--- SELECTED EXCERPT ---
# # # # # # #

In an action, inter alia, to recover damages for false arrest and malicious prosecution, (1) the defendants Town of Clarkstown and the Police Department of the Town of Clarkstown appeal, as limited by their brief, from so much of an order of the Supreme Court, Rockland County (Meehan, J.), dated January 2, 1996, as granted the plaintiff's motion for leave to serve a late notice of claim, and (2) the plaintiff cross-appeals from so much of the same order as granted the cross motion of the defendants County of Rockland and the District Attorney of Rockland County for summary judgment dismissing the complaint insofar as asserted against them.
ORDERED that the order is modified by deleting therefrom the provision granting the plaintiff leave to serve a late notice of claim and substituting therefor a provision denying the plaintiff's motion; as so modified, the order is affirmed insofar as appealed and cross-appealed from, with one bill of costs to the appellants-respondents and the defendants-respondents, payable by the respondent-appellant.
On April 21, 1994, the plaintiff was arrested by the Town of Clarkstown police and charged with harassment (Penal Law § 240.26[3] ) and resisting arrest (Penal Law § 205.30). The charges arose out of an incident in a grocery store parking lot wherein the plaintiff repeatedly screamed racial slurs at another woman. On July 18, 1995, just a few days before the expiration of the one year and 90-day period for serving a notice of claim, the plaintiff commenced the instant action against the Town of Clarkstown, the Police Department of the Town of Clarkstown, the County of Rockland, and the District Attorney of the County of Rockland, and simultaneously moved for leave to serve a late notice of claim. The defendant County of Rockland and the District Attorney of Rockland County cross-moved to dismiss the complaint insofar as asserted against them on the grounds of prosecutorial immunity. The Supreme Court granted the plaintiff's motion for leave to serve a late notice of claim against the Town defendants and granted the cross motion of the County defendants to dismiss the complaint insofar as asserted against them.

# # # # # # #

--- RECORD EXCERPTS ---
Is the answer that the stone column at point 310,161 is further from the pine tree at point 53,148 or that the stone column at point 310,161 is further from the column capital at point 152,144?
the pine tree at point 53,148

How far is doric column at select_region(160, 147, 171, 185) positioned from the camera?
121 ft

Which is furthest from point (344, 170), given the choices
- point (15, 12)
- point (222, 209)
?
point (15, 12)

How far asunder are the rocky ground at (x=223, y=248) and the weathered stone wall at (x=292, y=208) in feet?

# # # # # # #

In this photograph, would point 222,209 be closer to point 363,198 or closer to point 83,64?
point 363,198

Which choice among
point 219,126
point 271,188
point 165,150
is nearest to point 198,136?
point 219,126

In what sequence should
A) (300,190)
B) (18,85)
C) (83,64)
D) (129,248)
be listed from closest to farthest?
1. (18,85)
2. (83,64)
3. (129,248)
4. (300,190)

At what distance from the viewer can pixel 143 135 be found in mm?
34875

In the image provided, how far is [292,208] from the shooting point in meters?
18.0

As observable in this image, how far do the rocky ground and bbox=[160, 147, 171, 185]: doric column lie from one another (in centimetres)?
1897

# # # # # # #

--- TASK OBJECTIVE ---
Reproduce the Clarkstown false arrest appeal text word for word, from start to finish. The lines above are not needed for this exercise.

--- RESULT OF THE EXERCISE ---
In an action, inter alia, to recover damages for false arrest and malicious prosecution, (1) the defendants Town of Clarkstown and the Police Department of the Town of Clarkstown appeal, as limited by their brief, from so much of an order of the Supreme Court, Rockland County (Meehan, J.), dated January 2, 1996, as granted the plaintiff's motion for leave to serve a late notice of claim, and (2) the plaintiff cross-appeals from so much of the same order as granted the cross motion of the defendants County of Rockland and the District Attorney of Rockland County for summary judgment dismissing the complaint insofar as asserted against them.
ORDERED that the order is modified by deleting therefrom the provision granting the plaintiff leave to serve a late notice of claim and substituting therefor a provision denying the plaintiff's motion; as so modified, the order is affirmed insofar as appealed and cross-appealed from, with one bill of costs to the appellants-respondents and the defendants-respondents, payable by the respondent-appellant.
On April 21, 1994, the plaintiff was arrested by the Town of Clarkstown police and charged with harassment (Penal Law § 240.26[3] ) and resisting arrest (Penal Law § 205.30). The charges arose out of an incident in a grocery store parking lot wherein the plaintiff repeatedly screamed racial slurs at another woman. On July 18, 1995, just a few days before the expiration of the one year and 90-day period for serving a notice of claim, the plaintiff commenced the instant action against the Town of Clarkstown, the Police Department of the Town of Clarkstown, the County of Rockland, and the District Attorney of the County of Rockland, and simultaneously moved for leave to serve a late notice of claim. The defendant County of Rockland and the District Attorney of Rockland County cross-moved to dismiss the complaint insofar as asserted against them on the grounds of prosecutorial immunity. The Supreme Court granted the plaintiff's motion for leave to serve a late notice of claim against the Town defendants and granted the cross motion of the County defendants to dismiss the complaint insofar as asserted against them.